She’d boarded a plane to find she was seated next to a tall black man. He had some sort of brace or bandaging on his knee. Being a nurse she was interested in how he’d injured his leg. He told her it had happened playing professional sports.
Bonnie asked what team he played for. He answered, “LA Lakers.” This kindly white-haired woman with silver rimmed glasses looked up at him and asked, “Is that a football team?”
I’ve often thought how Kobe Bryant must have smiled every time he recalled that conversation.
Like many — though I don’t follow professional basketball — I was shocked and saddened to learn of the helicopter crash in which he and his daughter Gianna and seven others were killed. It seems all but two of the nine fatalities involved multiple family members.
We’re hearing a lot about Kobe’s life because he was known to so many people. Somehow knowing about someone, even without actually knowing them, gives a familiarity that allows a measure of grief.
And so Kobe tales are slam dunking the news. He put up life stories in his four decades that traveled the globe. Acknowledging ones that shouldn’t have happened and celebrating the many that inspired.

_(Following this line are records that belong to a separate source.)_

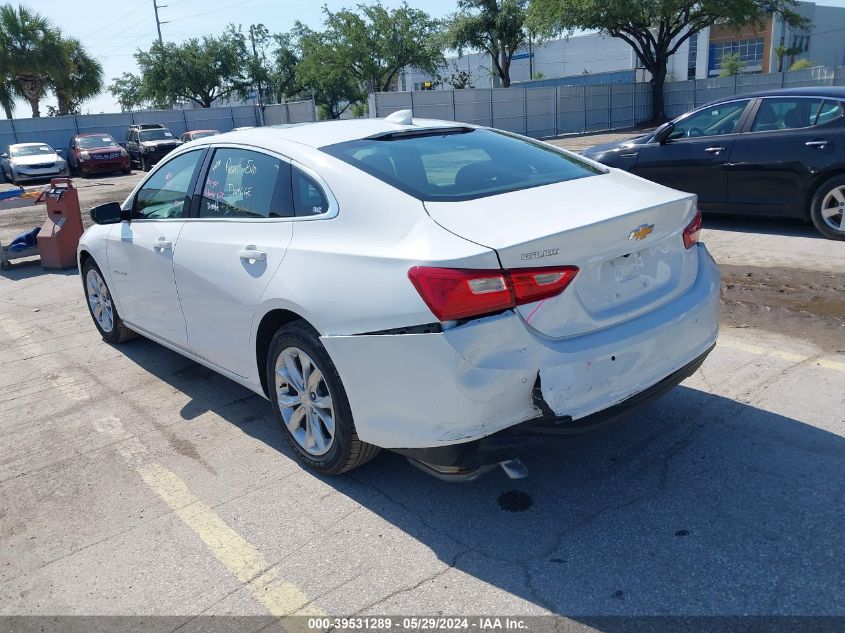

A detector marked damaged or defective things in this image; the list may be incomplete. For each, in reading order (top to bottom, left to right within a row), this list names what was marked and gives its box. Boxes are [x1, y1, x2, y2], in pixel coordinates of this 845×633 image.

rear bumper damage [322, 241, 720, 454]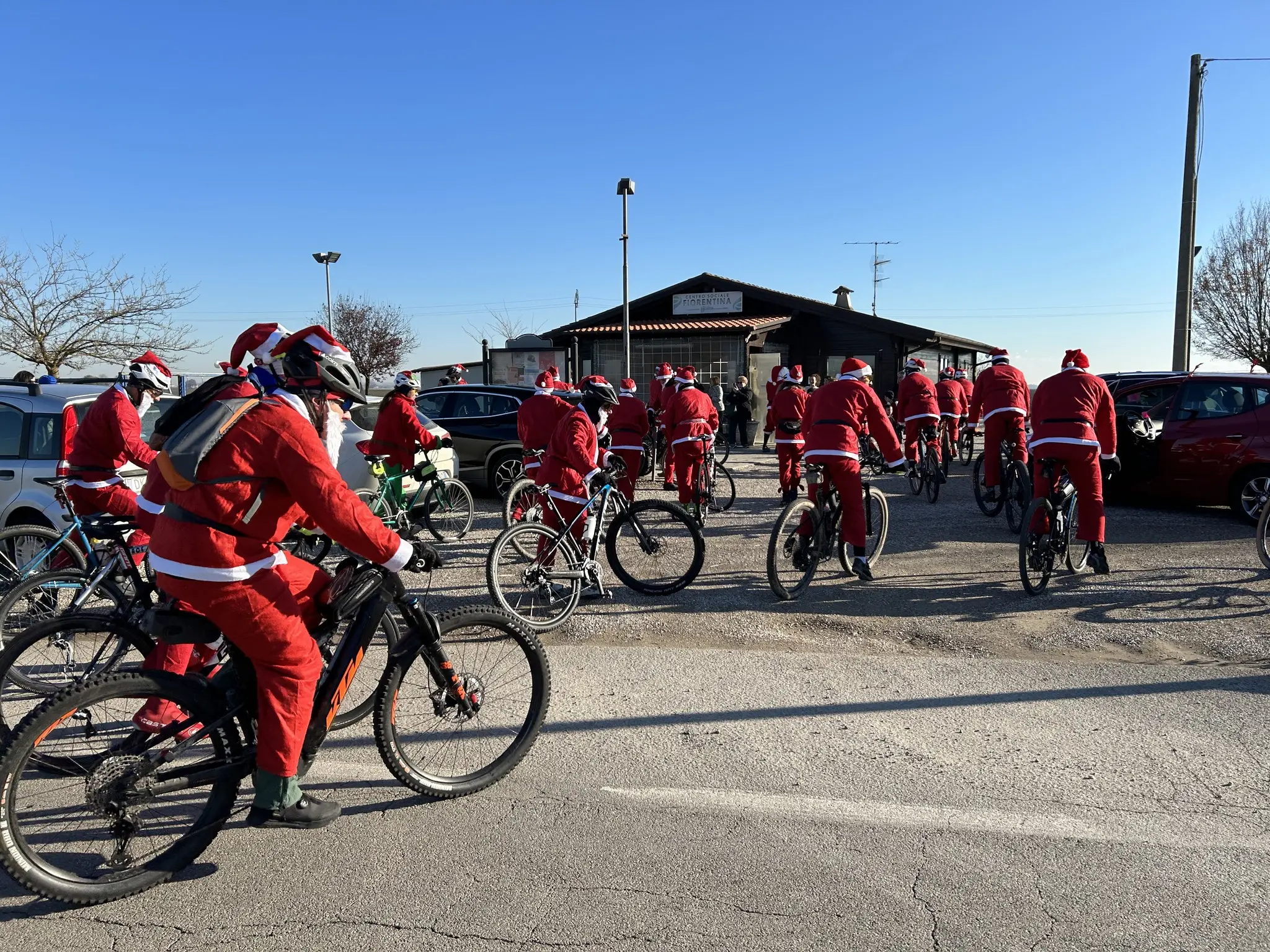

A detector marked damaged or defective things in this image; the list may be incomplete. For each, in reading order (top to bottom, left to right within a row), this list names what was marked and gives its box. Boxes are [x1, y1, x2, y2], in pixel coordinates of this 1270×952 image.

cracked asphalt [2, 452, 1270, 949]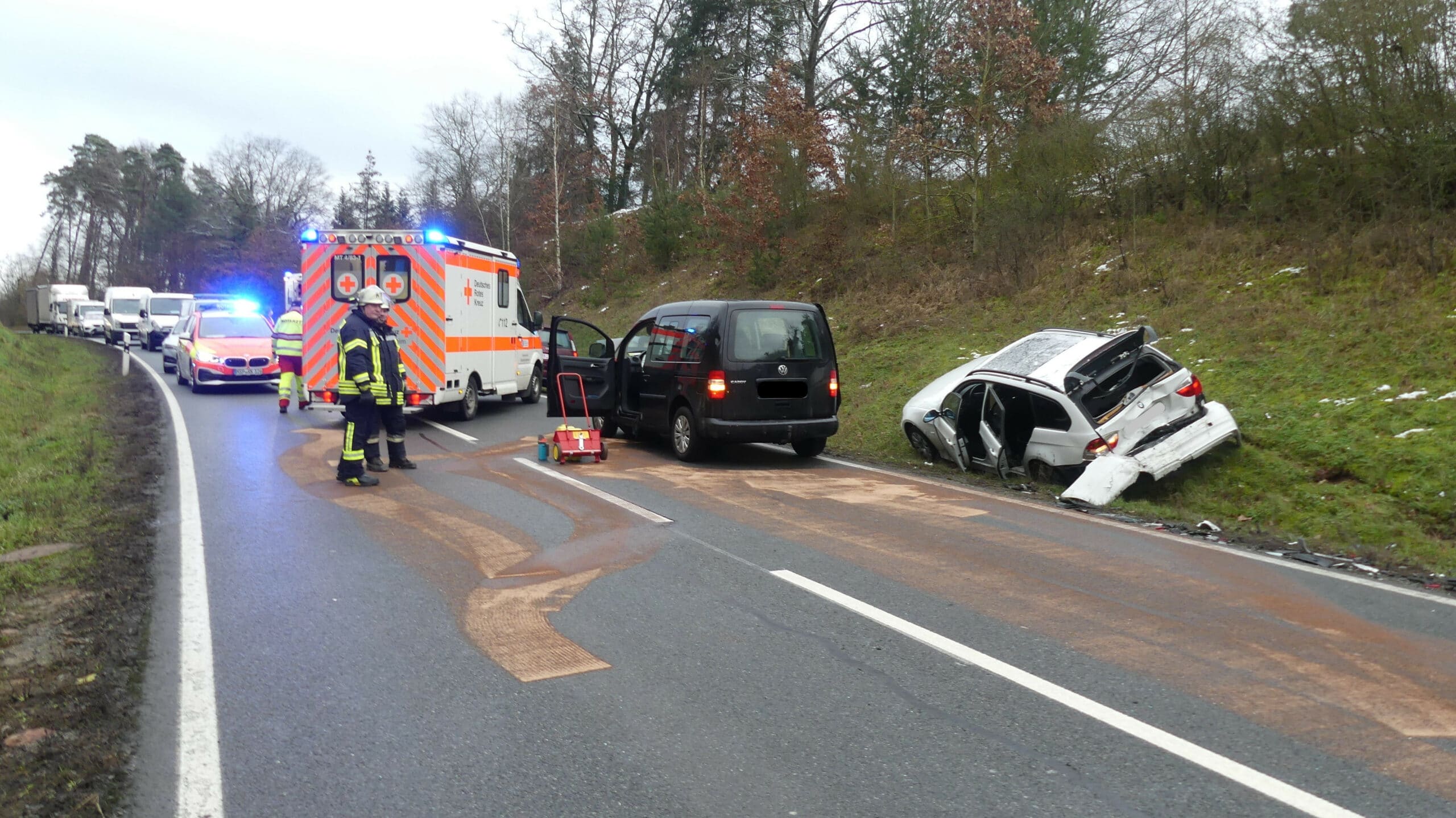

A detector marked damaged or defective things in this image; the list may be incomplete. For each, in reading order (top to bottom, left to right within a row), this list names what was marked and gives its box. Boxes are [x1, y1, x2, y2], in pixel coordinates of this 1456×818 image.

shattered window [984, 331, 1089, 375]
wrecked white bmw [896, 324, 1240, 503]
detached white bumper [1060, 398, 1240, 506]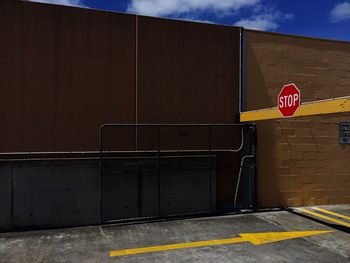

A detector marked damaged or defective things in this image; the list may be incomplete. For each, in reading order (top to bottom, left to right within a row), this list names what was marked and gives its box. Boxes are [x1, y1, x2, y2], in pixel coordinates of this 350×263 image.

rusty metal panel [0, 0, 136, 153]
rusty metal panel [137, 17, 241, 125]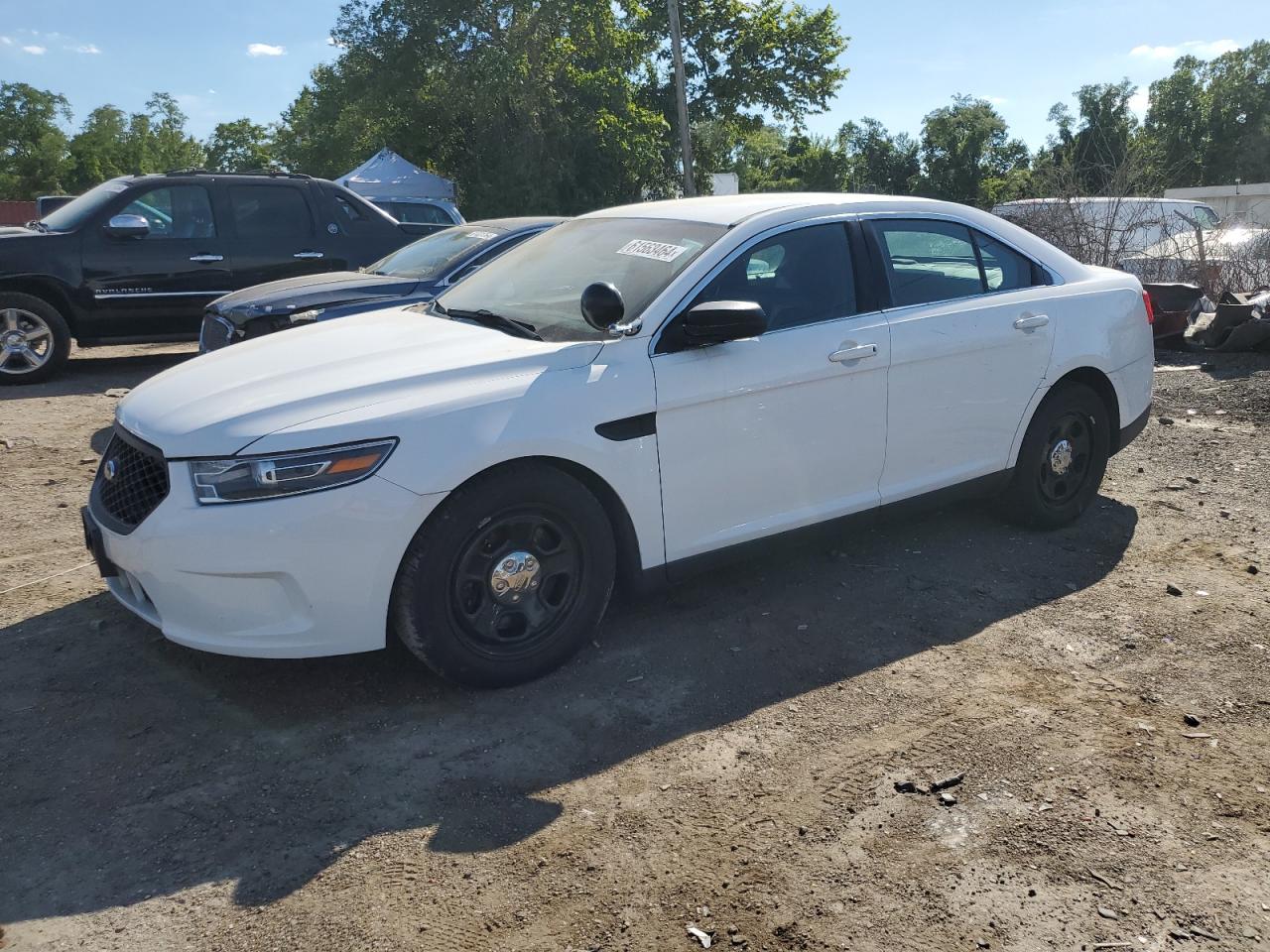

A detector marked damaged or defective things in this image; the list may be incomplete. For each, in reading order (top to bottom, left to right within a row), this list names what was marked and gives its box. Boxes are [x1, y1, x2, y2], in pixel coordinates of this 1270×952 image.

crumpled hood [205, 270, 424, 329]
dark damaged car [197, 218, 566, 352]
crumpled hood [116, 305, 601, 454]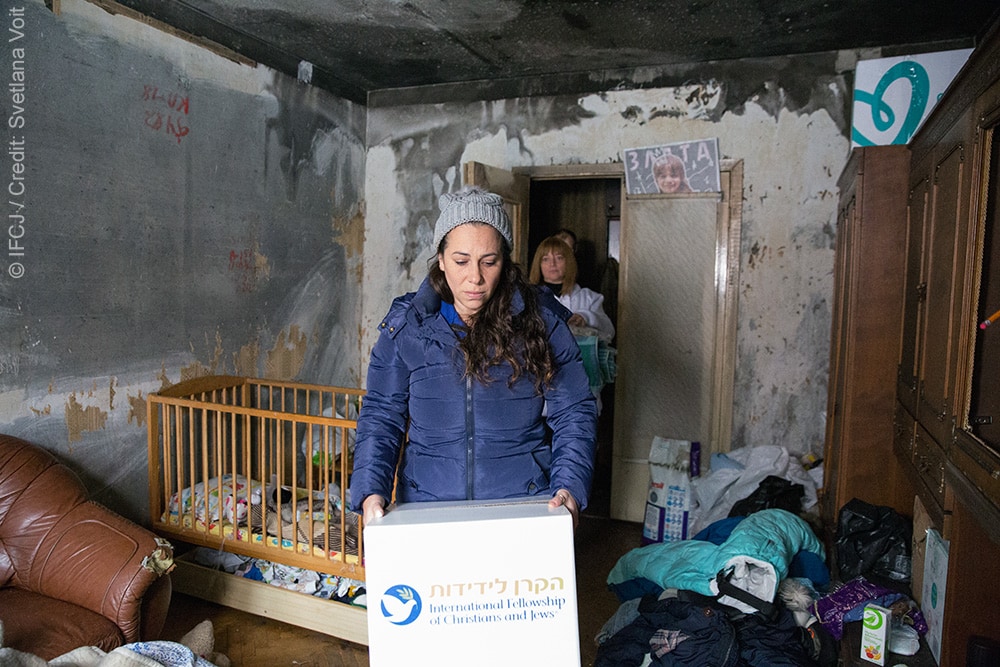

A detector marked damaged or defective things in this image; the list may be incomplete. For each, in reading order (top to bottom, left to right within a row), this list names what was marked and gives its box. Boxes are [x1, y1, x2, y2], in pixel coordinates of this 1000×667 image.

damaged plaster wall [0, 0, 368, 520]
burn-damaged wall [0, 0, 368, 520]
burn-damaged wall [366, 53, 860, 470]
damaged plaster wall [368, 52, 860, 468]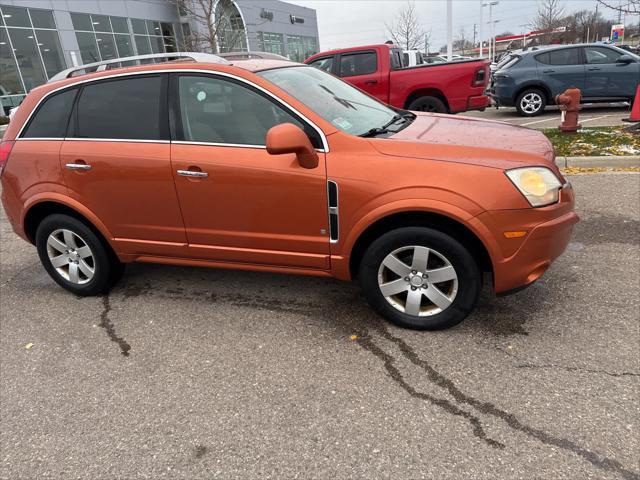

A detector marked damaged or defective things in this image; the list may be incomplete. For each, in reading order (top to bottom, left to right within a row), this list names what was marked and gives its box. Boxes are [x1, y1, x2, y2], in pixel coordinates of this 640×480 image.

cracked asphalt [0, 173, 636, 480]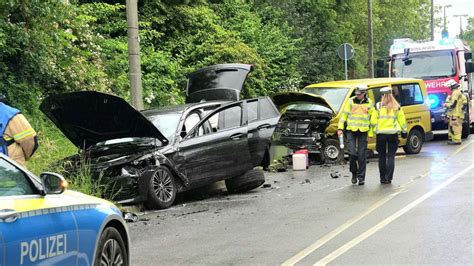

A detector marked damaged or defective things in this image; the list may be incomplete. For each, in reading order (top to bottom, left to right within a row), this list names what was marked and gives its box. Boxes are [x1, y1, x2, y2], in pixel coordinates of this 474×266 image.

severely damaged black car [40, 63, 280, 209]
severely damaged black car [270, 91, 340, 163]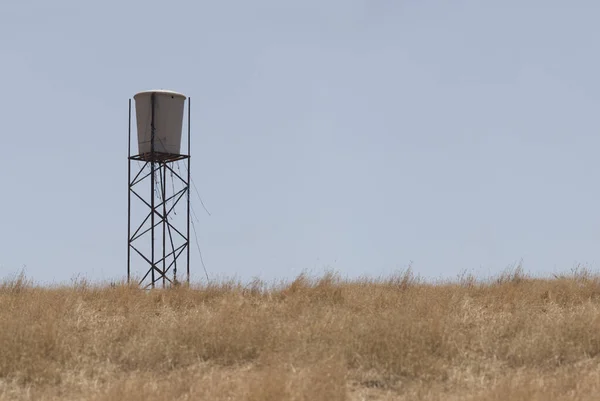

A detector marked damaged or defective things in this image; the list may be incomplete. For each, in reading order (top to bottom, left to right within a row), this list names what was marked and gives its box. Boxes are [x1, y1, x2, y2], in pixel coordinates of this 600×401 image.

rusty metal structure [127, 92, 191, 286]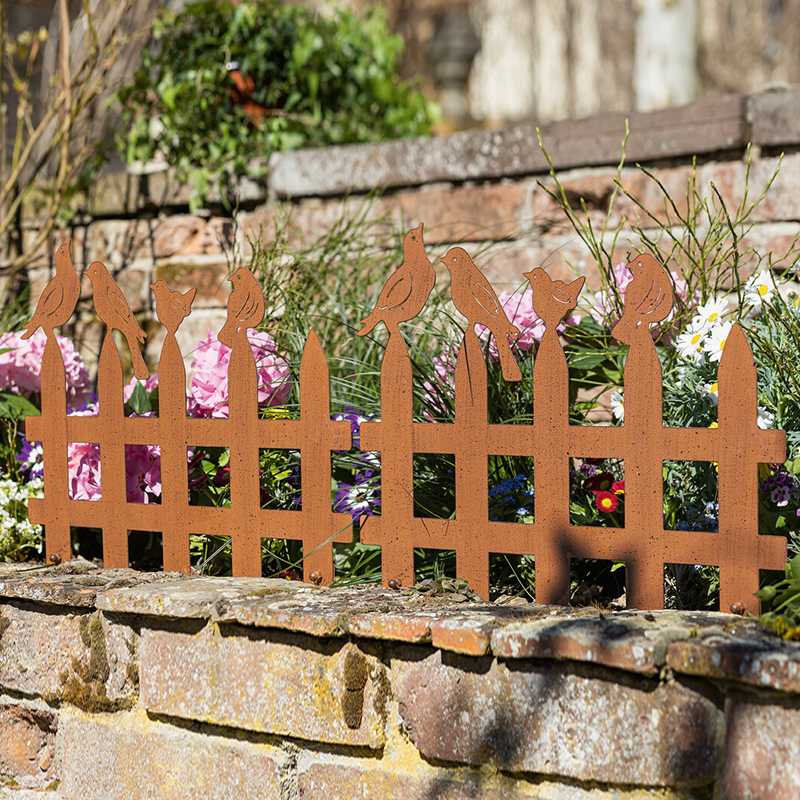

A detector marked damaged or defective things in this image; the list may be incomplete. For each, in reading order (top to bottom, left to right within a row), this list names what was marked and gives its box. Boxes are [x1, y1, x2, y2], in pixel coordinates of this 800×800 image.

rusty metal fence [25, 231, 788, 612]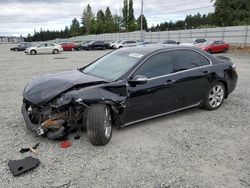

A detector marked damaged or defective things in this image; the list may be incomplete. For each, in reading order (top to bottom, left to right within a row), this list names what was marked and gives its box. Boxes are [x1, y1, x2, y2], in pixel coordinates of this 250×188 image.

crumpled hood [23, 69, 105, 105]
damaged black car [21, 45, 236, 145]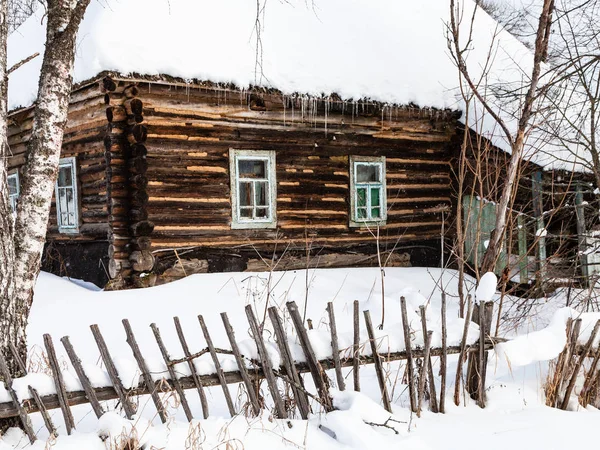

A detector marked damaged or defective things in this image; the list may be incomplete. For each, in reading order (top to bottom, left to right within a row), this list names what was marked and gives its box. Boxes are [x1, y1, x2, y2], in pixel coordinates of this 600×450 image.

broken wooden fence [0, 298, 496, 442]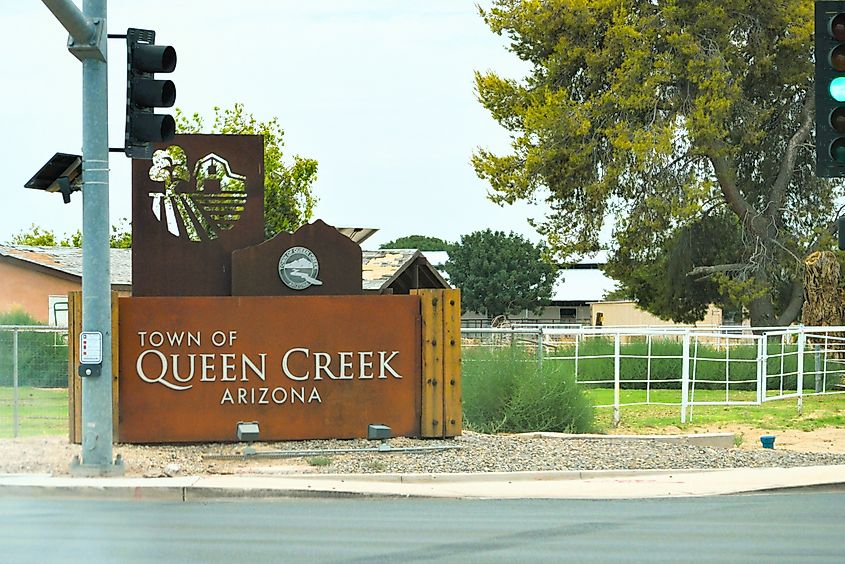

Then there are the others aboard the helicopter — John and Keri and Alyssa, Sarah and Payton, Christina, Ara. Not as prominent in the reporting — barely known compared with Kobe — but I find myself interested in them — wanting to learn all I can. To not leave their lives a mere footnote in the tragedy.
I believe identity is God-given. Cherished in our Creator’s eyes. A gift to set us each apart. To bring us joy in being. Meant to last. If God names the stars in the heavens, as the psalmist says, how much deeper the meaning in a life named by Him.
There were nine that morning — each with his or her own identity. And I feel the loss of them all.